Saturday, January 24, 2009

Church Record Sunday: The Oneida Community




One of my purposes in starting Church Record Sunday is that I believe that religion impacted our ancestor's lives. I believe that learning about your ancestor's religion and researching religious records can benefit your family history research greatly. I also wanted to include records of religions/denominations that may not be mainstream-in fact they may not even exist today.

Today, I am going to provide some links for records from the Oneida Community. You may be familiar with Oneida as a silverware company. This company was a result of the breakup of the religious group and their forming a joint-stock company. The Oneidians were industrious and one of the outgrowths of this was the present day silverware company.

The Oneida Community was a 19th century Utopian American religion founded by John Humphrey Noyes. Noyes theology was based on Perfectionism, which include self-perfection and communalism. The Oneida Community never had a large number of members, right before the breakup of the group in 1878, there were 306 members.

The Oneida Community was a communal group and had some ‘different’ ideas about marriage and relations between men and women.
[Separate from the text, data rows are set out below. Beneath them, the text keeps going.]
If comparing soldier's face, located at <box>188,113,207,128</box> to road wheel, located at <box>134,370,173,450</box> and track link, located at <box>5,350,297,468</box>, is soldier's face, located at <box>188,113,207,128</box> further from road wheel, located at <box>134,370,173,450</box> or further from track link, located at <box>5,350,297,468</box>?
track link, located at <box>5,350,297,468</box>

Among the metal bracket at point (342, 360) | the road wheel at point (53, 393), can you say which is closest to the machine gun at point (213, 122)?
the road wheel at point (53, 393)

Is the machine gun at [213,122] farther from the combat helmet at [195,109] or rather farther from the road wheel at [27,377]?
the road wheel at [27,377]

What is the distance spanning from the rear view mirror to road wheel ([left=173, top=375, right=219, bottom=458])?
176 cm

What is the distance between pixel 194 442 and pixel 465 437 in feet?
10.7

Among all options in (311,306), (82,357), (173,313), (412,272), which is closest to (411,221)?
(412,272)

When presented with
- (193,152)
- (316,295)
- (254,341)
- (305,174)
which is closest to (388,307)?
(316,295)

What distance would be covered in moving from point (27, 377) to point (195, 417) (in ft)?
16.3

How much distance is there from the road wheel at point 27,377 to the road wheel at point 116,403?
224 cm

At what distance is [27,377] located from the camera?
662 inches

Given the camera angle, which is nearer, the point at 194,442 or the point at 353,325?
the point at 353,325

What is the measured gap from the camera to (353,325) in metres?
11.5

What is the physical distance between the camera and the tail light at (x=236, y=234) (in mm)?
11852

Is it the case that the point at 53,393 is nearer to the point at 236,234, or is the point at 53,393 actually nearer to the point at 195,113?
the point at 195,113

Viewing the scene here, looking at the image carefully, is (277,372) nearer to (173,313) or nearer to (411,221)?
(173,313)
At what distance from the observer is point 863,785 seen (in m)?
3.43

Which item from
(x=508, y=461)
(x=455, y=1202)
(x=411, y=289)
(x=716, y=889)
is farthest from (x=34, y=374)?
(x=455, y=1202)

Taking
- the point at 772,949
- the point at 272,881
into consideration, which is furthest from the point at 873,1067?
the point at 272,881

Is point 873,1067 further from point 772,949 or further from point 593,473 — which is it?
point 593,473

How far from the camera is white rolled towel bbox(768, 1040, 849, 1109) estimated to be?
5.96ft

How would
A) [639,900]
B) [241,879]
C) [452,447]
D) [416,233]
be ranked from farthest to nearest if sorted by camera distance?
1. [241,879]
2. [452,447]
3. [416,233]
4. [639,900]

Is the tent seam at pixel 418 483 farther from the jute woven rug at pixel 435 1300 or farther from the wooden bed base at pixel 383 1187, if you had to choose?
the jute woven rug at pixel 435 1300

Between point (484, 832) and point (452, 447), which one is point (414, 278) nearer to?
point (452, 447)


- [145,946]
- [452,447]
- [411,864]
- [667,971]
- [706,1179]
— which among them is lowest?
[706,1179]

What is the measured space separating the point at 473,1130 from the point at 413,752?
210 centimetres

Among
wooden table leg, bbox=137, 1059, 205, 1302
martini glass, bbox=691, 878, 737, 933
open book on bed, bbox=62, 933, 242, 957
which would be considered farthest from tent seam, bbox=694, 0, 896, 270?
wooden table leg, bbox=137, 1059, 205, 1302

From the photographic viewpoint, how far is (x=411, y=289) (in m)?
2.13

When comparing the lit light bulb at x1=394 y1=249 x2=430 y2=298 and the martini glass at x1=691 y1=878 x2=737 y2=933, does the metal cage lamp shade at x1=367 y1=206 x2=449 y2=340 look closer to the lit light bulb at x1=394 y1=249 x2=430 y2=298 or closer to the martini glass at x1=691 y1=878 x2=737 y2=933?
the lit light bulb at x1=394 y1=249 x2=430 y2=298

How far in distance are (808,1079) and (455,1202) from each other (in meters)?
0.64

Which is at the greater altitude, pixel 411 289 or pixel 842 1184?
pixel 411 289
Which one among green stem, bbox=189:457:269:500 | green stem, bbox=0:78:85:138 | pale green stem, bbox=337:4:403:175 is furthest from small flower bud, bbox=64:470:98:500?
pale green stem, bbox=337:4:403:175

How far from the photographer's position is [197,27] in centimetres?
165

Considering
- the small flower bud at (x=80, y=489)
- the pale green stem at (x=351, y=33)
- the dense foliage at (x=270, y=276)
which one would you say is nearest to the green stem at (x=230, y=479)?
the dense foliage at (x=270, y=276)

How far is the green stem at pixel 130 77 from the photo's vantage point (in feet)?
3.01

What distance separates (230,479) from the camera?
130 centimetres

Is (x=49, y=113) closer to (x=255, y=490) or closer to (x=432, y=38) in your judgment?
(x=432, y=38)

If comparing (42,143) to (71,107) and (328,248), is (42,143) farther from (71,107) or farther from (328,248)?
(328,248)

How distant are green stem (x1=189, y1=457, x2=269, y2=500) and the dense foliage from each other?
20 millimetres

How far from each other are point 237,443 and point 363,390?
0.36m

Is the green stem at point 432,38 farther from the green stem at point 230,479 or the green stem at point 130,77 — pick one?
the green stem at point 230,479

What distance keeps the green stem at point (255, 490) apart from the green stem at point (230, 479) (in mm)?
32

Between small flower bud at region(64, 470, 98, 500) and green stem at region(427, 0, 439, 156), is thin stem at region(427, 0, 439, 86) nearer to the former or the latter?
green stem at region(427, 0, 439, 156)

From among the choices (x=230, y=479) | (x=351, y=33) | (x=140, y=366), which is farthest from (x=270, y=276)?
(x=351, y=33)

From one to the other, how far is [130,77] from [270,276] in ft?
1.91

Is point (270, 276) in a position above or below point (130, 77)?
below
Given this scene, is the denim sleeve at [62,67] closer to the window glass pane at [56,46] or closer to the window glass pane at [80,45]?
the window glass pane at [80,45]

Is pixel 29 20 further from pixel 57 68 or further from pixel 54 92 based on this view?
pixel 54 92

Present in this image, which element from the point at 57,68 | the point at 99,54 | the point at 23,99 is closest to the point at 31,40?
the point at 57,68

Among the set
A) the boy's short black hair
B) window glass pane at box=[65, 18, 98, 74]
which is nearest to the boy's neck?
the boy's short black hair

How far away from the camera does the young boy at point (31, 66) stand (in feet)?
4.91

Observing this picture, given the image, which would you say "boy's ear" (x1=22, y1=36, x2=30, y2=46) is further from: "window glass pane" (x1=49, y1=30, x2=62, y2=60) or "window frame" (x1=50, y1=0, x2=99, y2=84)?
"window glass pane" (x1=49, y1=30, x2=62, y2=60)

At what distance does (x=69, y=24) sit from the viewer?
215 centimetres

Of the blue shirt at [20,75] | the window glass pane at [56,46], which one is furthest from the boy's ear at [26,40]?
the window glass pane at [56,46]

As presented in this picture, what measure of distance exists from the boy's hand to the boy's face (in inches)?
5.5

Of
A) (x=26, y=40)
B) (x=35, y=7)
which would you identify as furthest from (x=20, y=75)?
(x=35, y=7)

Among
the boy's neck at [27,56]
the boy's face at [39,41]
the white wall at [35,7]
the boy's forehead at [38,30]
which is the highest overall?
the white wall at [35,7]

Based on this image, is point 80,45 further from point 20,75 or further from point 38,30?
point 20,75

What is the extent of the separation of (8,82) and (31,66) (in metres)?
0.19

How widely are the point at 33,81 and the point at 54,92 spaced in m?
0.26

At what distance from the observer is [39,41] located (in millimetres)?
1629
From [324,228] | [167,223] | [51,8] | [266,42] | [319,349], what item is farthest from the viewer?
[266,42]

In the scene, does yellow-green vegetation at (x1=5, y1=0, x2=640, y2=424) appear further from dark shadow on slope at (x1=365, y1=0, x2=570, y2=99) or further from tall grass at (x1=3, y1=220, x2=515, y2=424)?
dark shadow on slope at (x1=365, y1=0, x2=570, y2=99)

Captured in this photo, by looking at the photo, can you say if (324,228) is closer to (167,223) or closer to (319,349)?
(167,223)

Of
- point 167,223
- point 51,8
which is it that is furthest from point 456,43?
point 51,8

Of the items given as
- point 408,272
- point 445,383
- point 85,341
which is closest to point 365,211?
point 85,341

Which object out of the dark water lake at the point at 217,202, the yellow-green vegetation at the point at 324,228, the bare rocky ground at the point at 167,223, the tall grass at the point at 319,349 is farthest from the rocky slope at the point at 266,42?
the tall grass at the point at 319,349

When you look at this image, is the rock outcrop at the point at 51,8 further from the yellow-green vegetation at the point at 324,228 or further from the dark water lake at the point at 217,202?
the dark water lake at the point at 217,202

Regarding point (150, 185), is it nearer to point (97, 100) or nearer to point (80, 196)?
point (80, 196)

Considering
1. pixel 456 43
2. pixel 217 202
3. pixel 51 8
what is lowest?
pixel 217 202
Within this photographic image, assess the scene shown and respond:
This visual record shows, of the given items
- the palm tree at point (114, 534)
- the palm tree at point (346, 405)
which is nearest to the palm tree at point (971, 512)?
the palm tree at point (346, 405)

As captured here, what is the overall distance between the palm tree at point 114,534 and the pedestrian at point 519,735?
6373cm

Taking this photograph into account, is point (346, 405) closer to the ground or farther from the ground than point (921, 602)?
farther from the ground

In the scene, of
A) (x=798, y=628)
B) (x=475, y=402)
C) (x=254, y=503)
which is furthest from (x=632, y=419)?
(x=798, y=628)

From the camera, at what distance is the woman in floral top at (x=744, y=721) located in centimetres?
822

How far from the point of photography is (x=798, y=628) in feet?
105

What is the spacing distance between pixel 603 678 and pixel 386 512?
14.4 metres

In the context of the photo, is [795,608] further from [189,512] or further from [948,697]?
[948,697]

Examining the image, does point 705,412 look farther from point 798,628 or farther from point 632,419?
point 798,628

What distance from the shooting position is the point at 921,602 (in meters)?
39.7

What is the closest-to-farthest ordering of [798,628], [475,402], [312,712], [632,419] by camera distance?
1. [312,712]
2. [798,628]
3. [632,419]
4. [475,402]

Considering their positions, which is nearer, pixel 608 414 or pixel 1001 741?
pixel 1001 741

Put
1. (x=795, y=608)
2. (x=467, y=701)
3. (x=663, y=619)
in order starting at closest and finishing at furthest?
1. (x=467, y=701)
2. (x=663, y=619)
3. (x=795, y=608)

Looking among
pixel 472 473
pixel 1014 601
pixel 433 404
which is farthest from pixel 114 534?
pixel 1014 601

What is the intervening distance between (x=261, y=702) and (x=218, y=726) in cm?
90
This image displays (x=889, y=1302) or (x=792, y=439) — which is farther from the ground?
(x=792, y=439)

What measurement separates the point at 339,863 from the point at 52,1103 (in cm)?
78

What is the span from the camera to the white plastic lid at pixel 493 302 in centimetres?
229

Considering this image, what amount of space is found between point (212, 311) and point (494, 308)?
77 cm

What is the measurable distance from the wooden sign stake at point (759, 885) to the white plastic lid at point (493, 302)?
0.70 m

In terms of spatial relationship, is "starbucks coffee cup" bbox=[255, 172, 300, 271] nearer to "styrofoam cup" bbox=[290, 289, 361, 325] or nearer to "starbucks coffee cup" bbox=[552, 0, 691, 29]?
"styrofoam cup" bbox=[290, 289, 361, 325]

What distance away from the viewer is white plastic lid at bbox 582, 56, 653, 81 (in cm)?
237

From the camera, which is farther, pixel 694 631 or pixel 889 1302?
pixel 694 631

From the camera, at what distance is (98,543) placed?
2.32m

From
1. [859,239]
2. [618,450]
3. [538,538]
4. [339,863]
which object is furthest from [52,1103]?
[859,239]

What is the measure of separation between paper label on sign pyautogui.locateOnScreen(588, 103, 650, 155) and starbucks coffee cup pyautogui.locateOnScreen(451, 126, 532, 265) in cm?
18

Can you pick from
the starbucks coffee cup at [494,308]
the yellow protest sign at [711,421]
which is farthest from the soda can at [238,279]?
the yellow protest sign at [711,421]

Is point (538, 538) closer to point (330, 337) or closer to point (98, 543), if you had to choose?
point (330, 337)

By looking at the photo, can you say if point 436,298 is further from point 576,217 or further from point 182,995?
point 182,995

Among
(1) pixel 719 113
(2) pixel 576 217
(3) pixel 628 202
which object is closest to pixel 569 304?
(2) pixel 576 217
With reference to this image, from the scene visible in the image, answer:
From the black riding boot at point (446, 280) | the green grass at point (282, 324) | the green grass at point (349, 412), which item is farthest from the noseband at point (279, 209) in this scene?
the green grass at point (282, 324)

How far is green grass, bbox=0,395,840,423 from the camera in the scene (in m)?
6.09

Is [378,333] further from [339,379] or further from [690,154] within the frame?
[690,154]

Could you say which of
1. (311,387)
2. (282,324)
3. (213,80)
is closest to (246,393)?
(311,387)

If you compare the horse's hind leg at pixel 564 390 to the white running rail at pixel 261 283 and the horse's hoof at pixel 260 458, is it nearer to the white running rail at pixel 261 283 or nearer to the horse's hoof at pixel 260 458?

Suffice it to say, these ideas would have been risque for the time period. The Oneidas challenged a lot of the ideas of their time and were and still would be controversial for some of their beliefs and practices having to do with marriage, relationships and children. One of their more progressive ideas was the equality of women.

The Oneida Community mansion house, located in Oneida, New York is a museum and includes historical displays, http://www.oneidacommunity.org/. A short history of the community can be found here http://www.nyhistory.com/central/oneida.htm. If you want to know more about Oneida Silverware and its history, check out this website, http://www.oneida.com/about-oneida_history-of-community/.

A digitized manuscript collection can be found at the Syracuse Library Digitized Projects at http://library.syr.edu/digital/guides/o/OneidaCommunityCollection/. Their website states that they believe they have the largest collection of documents,. etc having to do with the Oneida Community. Digitized items on this website include finding aids, publications, and photographs.